__Text under study__:
########

Buying committee engagement: They coordinate engagement across the buying committee, not just technical buyers or budget owners.
Account-specific messaging: Campaigns address specific challenges, technologies, or business contexts of target accounts.
Sales and marketing alignment: Marketing provides coordinated support to sales efforts on named accounts.
Persistence: They track account engagement over time and maintain relationships even when deals take months or years to close.
Metrics that matter: They measure account-level metrics (penetration, engagement, revenue influenced) rather than just funnel metrics.
Why These Companies Chose ABM
The common thread: these companies serve large buying committees with long decision timelines and deal sizes that justify coordinated approach. When:
- Your customer deal size is $100K+
- Your buying committee is 6+ people across functions
- Your sales cycle is 90+ days
- Your addressable market is limited (you can identify most potential customers)
ABM becomes the natural approach to driving revenue.
The Results
Companies executing ABM consistently report improvements in key metrics:
Larger deals: Companies report average contract value increases of 20-40% compared to traditional demand generation. Engagement of the full buying committee tends to produce larger commitments.
Faster deals: Most companies report 20-30% improvements in sales cycle length. When accounts are researched upfront and marketing is coordinated with sales, decision timelines compress.
Better win rates: Companies report 10-25% improvements in conversion rates from opportunity to close. Account-specific positioning and coordinated buying committee engagement increases the probability of winning competitive situations.
Stronger relationships: Teams report deeper relationships and more consultative selling motions when operating through ABM frameworks.
Getting to These Results
These companies didn't achieve ABM success overnight. The common progression:
- Start with naming: Identify the accounts you most want to win
- Build research discipline: Create account maps and buying committee understanding
- Coordinate internally: Align sales, marketing, and sometimes customer success on account strategies
- Create account-specific positioning: Develop messaging that speaks to each account's specific situation
- Execute coordinated campaigns: Run synchronous marketing and sales campaigns to target accounts
- Measure and optimize: Track account penetration, deal velocity, and revenue influenced
- Iterate and scale: Gradually expand your TAL and increase sophistication as you prove the model
Lessons for Your Organization
If you're considering ABM, these successful implementations suggest:
Start small: Don't try to run ABM for 500 accounts. Start with 20-50 to learn the process, then scale.

########

__Data listing__:
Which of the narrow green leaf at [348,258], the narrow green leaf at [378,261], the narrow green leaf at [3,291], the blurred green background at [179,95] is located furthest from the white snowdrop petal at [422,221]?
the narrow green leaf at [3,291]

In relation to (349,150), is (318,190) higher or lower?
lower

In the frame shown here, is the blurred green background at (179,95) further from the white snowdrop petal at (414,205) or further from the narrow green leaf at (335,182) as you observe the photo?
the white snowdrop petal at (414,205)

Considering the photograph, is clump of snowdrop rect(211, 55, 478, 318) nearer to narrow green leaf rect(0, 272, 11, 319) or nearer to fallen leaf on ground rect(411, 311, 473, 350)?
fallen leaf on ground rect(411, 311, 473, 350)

########

__Exercise instructions__:
List each condition that the text on account-based marketing gives for when ABM becomes the natural approach to driving revenue.

__Worked solution__:
- Your customer deal size is $100K+
- Your buying committee is 6+ people across functions
- Your sales cycle is 90+ days
- Your addressable market is limited (you can identify most potential customers)